PAGE TEXT:

★ ★ ★ ★

On-Call Runbook Authoring Standard Prompt
Define a house style and quality bar for writing operational runbooks so every page links to a clear, copy-pasteable, low-ambiguity procedure an exhausted on-call can follow at 3 a.m.
- Target user
- SRE and platform teams standardizing how runbooks are written across services
- Difficulty
- Intermediate
- Tools
- Claude, ChatGPT
The prompt
You are a staff SRE who has rewritten hundreds of runbooks after watching responders fail to use bad ones during real incidents. You believe a runbook is a safety-critical document, not wiki prose.
I will provide:
- Two or three existing runbooks of varying quality
- The alerts that link to them
- The tools and access on-call actually have (CLI, dashboards, kill-switches)
- Known pain points responders have reported
Your job:
1. **Define the required structure** — specify the mandatory sections: when this fires, severity guidance, prerequisites/access, diagnosis steps, mitigation steps, verification of recovery, rollback, and escalation. Justify each.
2. **Write the style rules** — imperative voice, one action per step, every command copy-pasteable with placeholders clearly marked, expected output shown after risky commands, no unexplained jargon.
3. **Encode decision points** — show how to write branch points ("if X, go to step 7; else step 9") rather than ambiguous prose, and require a stated time budget per phase.
4. **Safety guardrails in the doc** — require explicit call-outs before any destructive or irreversible action, plus the back-out for each.
5. **Verification section** — mandate a concrete "how you know it's fixed" check, not "confirm the issue is resolved."
6. **Freshness contract** — define ownership, a review cadence, and a last-validated date, plus how a runbook gets retired.
7. **Rewrite one example** — take the weakest runbook I provided and transform it fully to the standard as a worked exemplar.
Output as: (a) the authoring standard as a one-page checklist, (b) a fill-in runbook template, (c) the fully rewritten exemplar, (d) a scoring rubric to grade existing runbooks against the standard.
Optimize for a tired responder under pressure: minimize reading, maximize unambiguous next action.

★ ★ ★ ★

WHAT IS NEEDED: Copy out the stretch of the runbook prompt from "5. **Verification section**" through "unambiguous next action.", swapping "checklist" for "summary".

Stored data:
★ ★ ★ ★

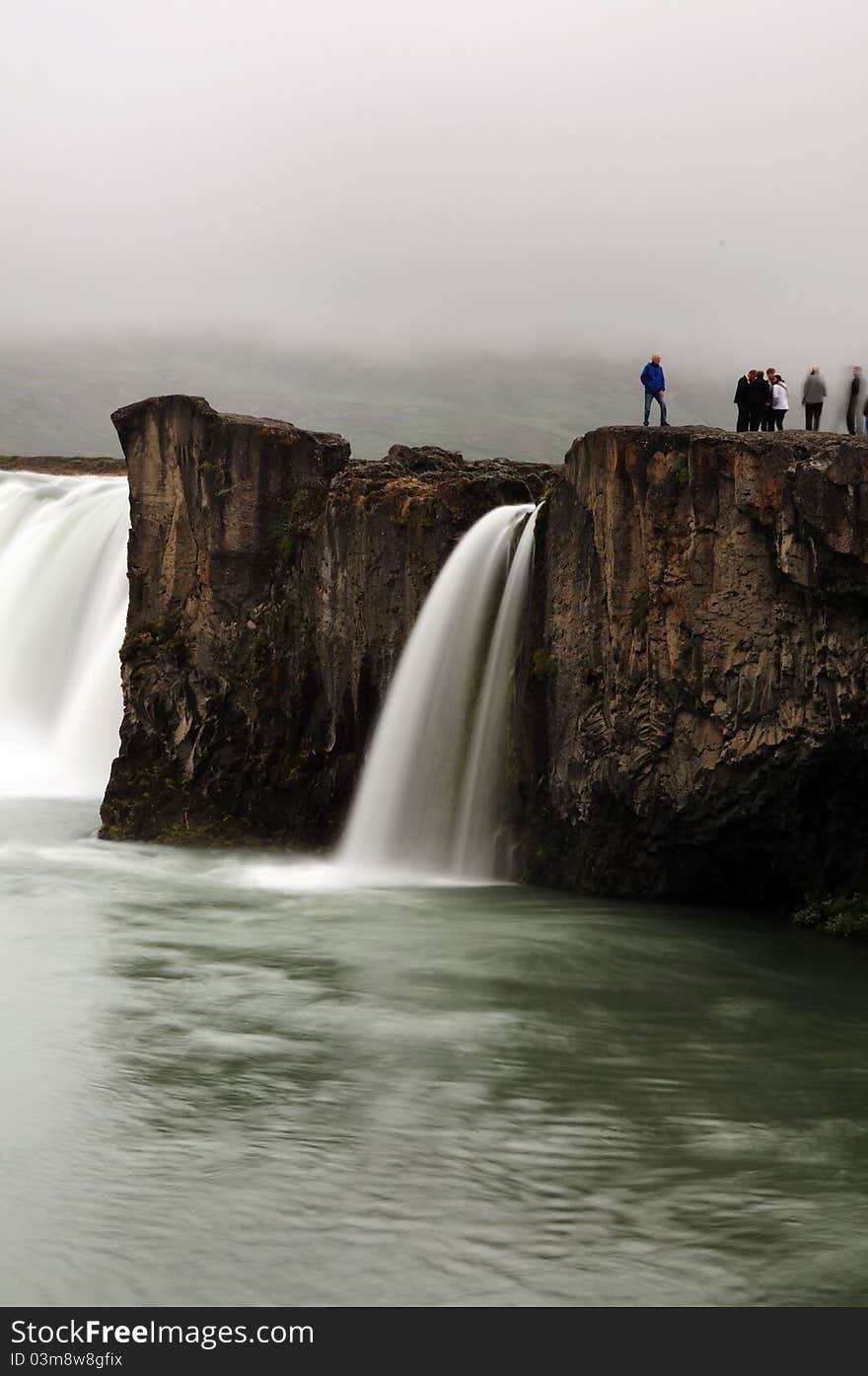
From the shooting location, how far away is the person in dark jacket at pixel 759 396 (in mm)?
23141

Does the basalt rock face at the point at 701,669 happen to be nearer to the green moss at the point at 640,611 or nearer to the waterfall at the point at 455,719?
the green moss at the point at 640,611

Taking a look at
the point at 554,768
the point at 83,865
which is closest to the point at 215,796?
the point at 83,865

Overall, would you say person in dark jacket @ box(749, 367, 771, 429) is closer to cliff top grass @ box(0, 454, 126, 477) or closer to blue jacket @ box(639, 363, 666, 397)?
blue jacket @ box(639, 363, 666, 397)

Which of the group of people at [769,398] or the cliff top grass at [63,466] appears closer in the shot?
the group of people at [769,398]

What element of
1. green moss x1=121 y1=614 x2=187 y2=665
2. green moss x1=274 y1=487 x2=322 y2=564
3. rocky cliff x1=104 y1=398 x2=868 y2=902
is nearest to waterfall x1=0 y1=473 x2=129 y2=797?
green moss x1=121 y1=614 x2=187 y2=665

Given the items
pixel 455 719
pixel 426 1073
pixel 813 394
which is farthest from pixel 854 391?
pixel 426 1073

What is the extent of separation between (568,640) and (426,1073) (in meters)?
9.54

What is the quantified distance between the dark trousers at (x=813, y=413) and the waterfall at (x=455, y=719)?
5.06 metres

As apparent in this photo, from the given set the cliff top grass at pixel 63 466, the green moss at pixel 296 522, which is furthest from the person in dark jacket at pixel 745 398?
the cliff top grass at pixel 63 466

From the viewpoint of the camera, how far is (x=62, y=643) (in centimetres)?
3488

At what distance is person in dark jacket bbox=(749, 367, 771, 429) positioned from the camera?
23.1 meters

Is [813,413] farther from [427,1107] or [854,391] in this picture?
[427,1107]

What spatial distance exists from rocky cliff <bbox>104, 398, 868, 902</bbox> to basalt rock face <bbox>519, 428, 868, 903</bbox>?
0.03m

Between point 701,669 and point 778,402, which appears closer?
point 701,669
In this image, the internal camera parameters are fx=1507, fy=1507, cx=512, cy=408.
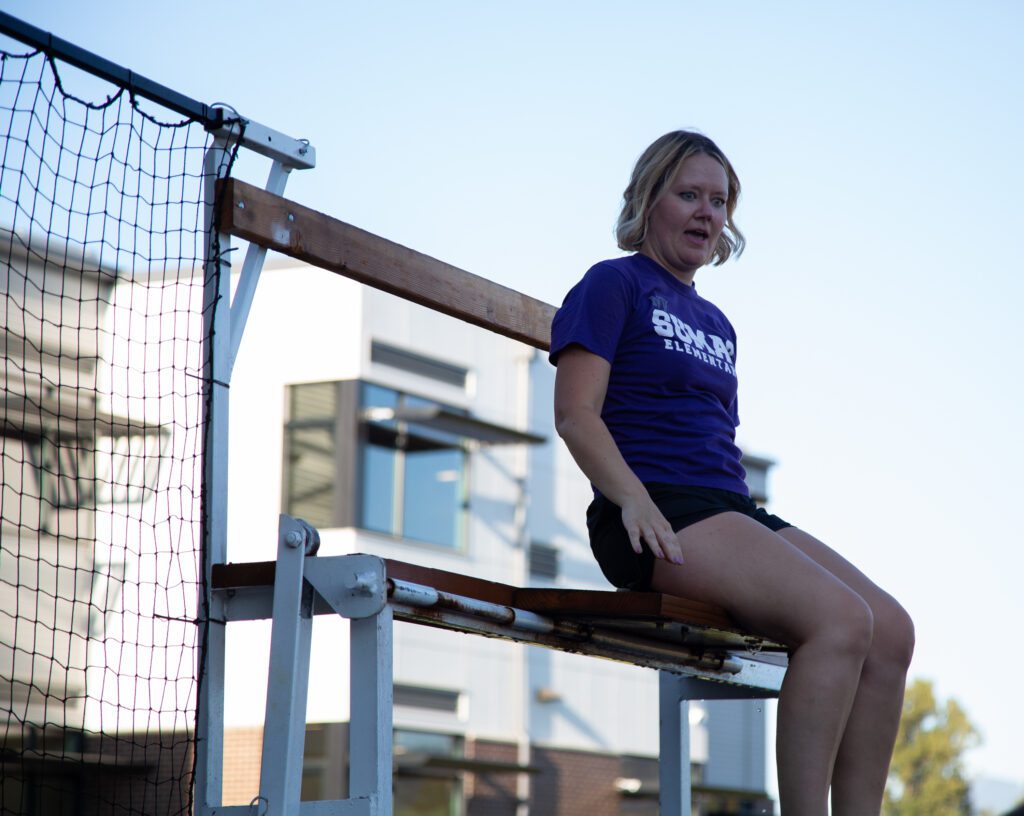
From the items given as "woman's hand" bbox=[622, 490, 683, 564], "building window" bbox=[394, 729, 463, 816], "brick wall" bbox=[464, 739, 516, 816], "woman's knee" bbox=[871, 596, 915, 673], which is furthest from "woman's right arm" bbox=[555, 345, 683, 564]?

★ ★ ★ ★

YOUR SOLUTION:
5. **Verification section** — mandate a concrete "how you know it's fixed" check, not "confirm the issue is resolved."
6. **Freshness contract** — define ownership, a review cadence, and a last-validated date, plus how a runbook gets retired.
7. **Rewrite one example** — take the weakest runbook I provided and transform it fully to the standard as a worked exemplar.
Output as: (a) the authoring standard as a one-page summary, (b) a fill-in runbook template, (c) the fully rewritten exemplar, (d) a scoring rubric to grade existing runbooks against the standard.
Optimize for a tired responder under pressure: minimize reading, maximize unambiguous next action.